### Recorded information
******************************
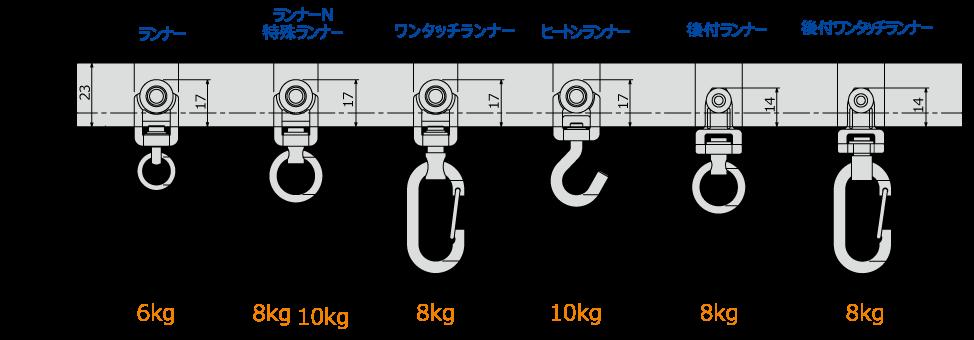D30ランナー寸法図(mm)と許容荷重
******************************
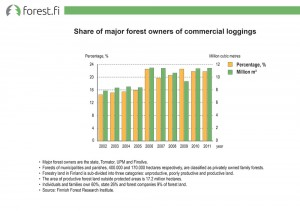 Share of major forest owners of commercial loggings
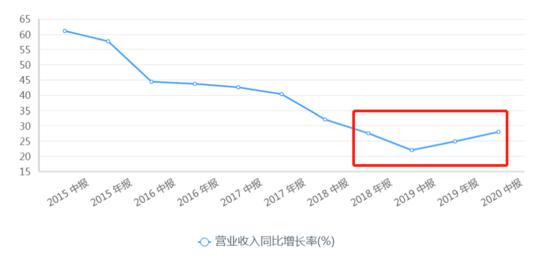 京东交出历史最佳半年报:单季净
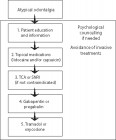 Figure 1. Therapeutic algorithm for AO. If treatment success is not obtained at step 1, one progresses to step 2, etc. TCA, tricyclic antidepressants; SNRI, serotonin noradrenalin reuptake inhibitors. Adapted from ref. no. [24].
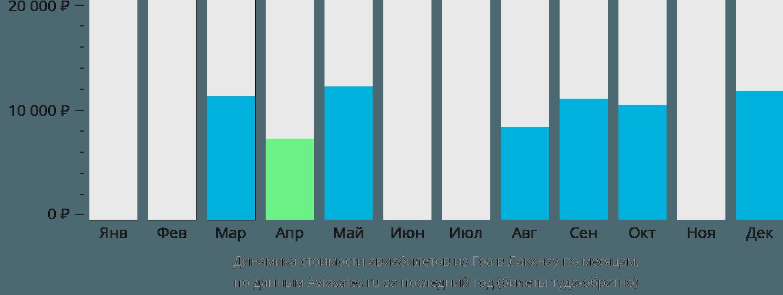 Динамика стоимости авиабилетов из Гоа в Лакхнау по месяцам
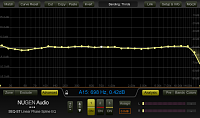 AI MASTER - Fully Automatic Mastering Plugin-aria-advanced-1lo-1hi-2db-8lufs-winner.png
******************************
After locating the line containing "Динамика стоимости авиабилетов" in the entries above, return it and every line after it exactly, ending at the line containing "AI MASTER - Fully", without pictures.

 Динамика стоимости авиабилетов из Гоа в Лакхнау по месяцам
 AI MASTER - Fully Automatic Mastering Plugin-aria-advanced-1lo-1hi-2db-8lufs-winner.png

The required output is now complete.